Je ne parlerai pas de l'affaire récente de la petite Lola pour ce qu'elle représente. Non que je sois insensible à ce genre de chose ou je pense qu'il ne s'agit que d'un fait divers . Il est en partie révélateur de la dégradation de la société française dans son ensemble avec une déstructuration à tous les étages judiciaire, policière, frontalière, politique, économique et même culturelle. Il ne s'agit pas ici de réagir à cette affaire directement, mais plutôt de mettre en exergue les réactions à cette affaire. Et je ne parle pas ici des récupérations politiques à droite ou à gauche, mais plutôt de la façon dont l'ensemble médiatique a réagi. Car l'affaire est révélatrice au fond de la grande horreur de ce que sont devenus les médias français et occidentaux en général. Beaucoup ont fait remarquer à l'occasion le cynisme du présentateur vedette Cyril Hanouna qui a fait une fête pour son record d'audience, record qui avait eu lieu lors de la révélation de cette affaire. Il s'agit là doublement d'un révélateur. D'une part, cela relève le fonctionnement réel des médias , celui de la course à l'audience. Et d'autre part le fait que cette émission soit l'émission « politique » la plus regardée de France est aussi révélateur de l'époque et de la catastrophe que représentent les médias dans leur ensemble, notamment les médias dominants par leur audience.

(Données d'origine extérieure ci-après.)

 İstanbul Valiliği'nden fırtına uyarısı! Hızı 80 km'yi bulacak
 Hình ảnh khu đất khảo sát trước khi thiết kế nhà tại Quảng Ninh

La course à l’abîme depuis les années 80.
Je ne jugerais pas ici Hanouna, car il n'est que le jouet d'un système structurellement malsain. Pour le dire à la manière d'un Bourdieu, ce n'est pas la personne le problème, mais le champ dans lequel elle évolue. Cyril Hanouna est ce qu'il est que parce qu'il correspond à la nécessité de fonctionnement correspondant à la tache qui est la sienne. En clair si Hanouna n'était pas tel qu'il est, il ne se serait pas à la fonction qu'il exerce, et un autre l'aurait remplacé, probablement tout aussi odieux par son comportement . Je sais que la population en générale fait beaucoup de cas de la liberté humaine. Nous aimons bien volontiers nous croire libres de nos actions et de nos pensées, mais généralement ce n'est pas le cas. Et plus vous êtes lié économiquement à une structure, une organisation, et moins vous pouvez exercer votre liberté. La morale n'explique globalement rien de l'évolution de nos sociétés, nous sommes souvent faibles face à ce qui peut nous terrasser économiquement. Les hommes d'autrefois n'étaient pas meilleurs ni pires. Mais les structures de la société dans laquelle ils naviguaient étaient différentes. Les rapports de force sociaux et économiques étaient différents. Cela ne veut pas dire non plus que l'on doive excuser pour autant les comportements les plus vils, mais simplement que condamner ces derniers ne résoudra en aucune manière la problématique. S'il ne s'agit que de faire de la posture morale alors on ne fait que finalement répéter la mécanique des médias dont les postures ne servent qu'à se faire bien voir et faire de l'audience.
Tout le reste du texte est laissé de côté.